On the current hoarding of petrol and the attendant scarcity, the NLC called on relevant regulatory agencies of government to rise up to the protection of the interests of the majority of Nigerians from the exploitative hands of market forces bent on making maximal profits from the sufferings of fellow citizens.
It said the current trend of petroleum products hoarding and the resultant artificial scarcity impose great hardship and suffering on the already traumatised workforce and people who are being punished and further impoverished in order to satisfy the greed of a few marketers of refined petroleum products.
“Should the current artificial scarcity persist, the various leadership structures of the NLC should picket petrol stations found to be inflicting pains on Nigerians,” it stated.
The NLC NEC resolved that all the resolutions and decisions adopted at the emergency meeting should be pursued in collaboration with the Trade Union Congress (TUC) in the overall interest of all Nigerian workers.
This came as oil workers under the umbrella of the Petroleum and Natural Gas Senior staff association of Nigeria (PENGASSAN) have threatened to shut down oil installations nationwide if Federal Government failed to take action over anti-labour practices by an oil and gas firm, Brittania-U.
The union which issued the threat yesterday when it picketed Brittania-U at its corporate head office in Lagos as early as 6 a.m, said that if by Friday the firm refused to meet its demands, it would mobilise all companies and affiliates in the sector to shut down all oil and gas installations nationwide.
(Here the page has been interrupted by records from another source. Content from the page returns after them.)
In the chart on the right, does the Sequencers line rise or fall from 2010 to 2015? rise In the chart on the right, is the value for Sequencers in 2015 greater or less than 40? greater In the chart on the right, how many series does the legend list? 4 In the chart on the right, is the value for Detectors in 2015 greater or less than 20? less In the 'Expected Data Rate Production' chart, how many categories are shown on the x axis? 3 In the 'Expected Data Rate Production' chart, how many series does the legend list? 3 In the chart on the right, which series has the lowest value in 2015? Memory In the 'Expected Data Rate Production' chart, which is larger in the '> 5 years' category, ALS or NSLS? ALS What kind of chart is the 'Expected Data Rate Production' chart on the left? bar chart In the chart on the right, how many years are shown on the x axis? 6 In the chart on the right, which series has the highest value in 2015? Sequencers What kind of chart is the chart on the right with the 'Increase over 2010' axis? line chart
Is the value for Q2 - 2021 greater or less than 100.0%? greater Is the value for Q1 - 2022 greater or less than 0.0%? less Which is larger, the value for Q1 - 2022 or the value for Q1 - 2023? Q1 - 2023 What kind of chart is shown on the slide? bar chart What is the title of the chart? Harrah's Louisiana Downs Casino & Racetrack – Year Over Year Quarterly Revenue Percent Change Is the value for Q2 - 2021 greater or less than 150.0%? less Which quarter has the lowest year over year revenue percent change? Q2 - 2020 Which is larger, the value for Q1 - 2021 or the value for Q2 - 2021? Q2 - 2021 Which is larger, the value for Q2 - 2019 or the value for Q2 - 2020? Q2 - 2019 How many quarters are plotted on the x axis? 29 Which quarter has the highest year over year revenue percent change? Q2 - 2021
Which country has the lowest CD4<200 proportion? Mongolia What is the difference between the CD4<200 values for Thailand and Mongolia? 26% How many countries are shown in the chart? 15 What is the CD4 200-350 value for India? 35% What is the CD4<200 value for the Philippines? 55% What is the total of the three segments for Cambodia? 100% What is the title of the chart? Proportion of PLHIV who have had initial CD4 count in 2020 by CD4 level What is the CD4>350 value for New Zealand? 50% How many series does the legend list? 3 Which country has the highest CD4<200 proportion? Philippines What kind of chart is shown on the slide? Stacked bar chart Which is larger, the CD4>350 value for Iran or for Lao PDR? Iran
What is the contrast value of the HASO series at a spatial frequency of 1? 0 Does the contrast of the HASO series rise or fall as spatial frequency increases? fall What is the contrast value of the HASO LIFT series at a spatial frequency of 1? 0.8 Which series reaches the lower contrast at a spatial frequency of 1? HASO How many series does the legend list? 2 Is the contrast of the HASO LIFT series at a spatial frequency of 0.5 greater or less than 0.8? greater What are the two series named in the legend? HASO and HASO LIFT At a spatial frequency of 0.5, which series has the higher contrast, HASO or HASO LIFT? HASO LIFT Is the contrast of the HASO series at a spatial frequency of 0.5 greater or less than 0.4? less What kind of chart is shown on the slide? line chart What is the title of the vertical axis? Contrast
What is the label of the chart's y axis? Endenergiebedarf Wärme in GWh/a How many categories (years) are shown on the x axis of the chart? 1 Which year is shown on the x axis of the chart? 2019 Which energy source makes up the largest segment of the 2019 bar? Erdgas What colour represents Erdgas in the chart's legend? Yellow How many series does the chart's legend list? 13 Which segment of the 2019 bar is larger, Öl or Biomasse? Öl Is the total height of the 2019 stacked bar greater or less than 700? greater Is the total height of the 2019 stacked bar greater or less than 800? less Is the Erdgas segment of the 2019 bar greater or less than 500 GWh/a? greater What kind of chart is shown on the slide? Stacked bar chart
Acting Chairman, PENGASSAN, Lagos Zone, Eyam Abeng, alleged that the Brittania-U, an indigenous company has exhibited the most notorious anti-labour laws in the oil and gas industry, with an unsafe workplace.
He stated that the firm frustrate and terminate jobs of Nigerian workers, who desire to anticipate with labour, since it was one of their fundamental human rights and also part of the Labour Act to belong to a union.
The acting chairman said the union has been on the firm since 2017 to resolve issues amicably and had initially given the firm 14-days ultimatum with additional seven days to address its anti-labour practices but to no avail.
Among anti-labour practices by the firm, Abeng alleged flouting of Section 40 of Nigeria’s constitution on freedom of association, lack of respect for collective bargaining agreement (CBA), disobedience of International Labour Organisation (ILO) No. 87 on the right of workers to establish or join a trade union, unjustifiable sack of employees and non payment of statutory allowances among others.
The National Treasurer of PENGASSAN, Victor Ononokpono, who expressed dismay that the picketing was for an indigenous company, maintained that the union would not relent until its demands are met.
Equally, the National Public relations Officer of PENGASSAN, Anietie Udoh added, “We have waited for years, families, who are dependent on the workers are suffering, they are being exposed to safety hazard. If we say we should hold on due to scarcity in the country, do you know how many families are being affected? This should move beyond what we see. How do we have petroleum product abundant in this country, yet we suffer so much for it? It is an aberration.”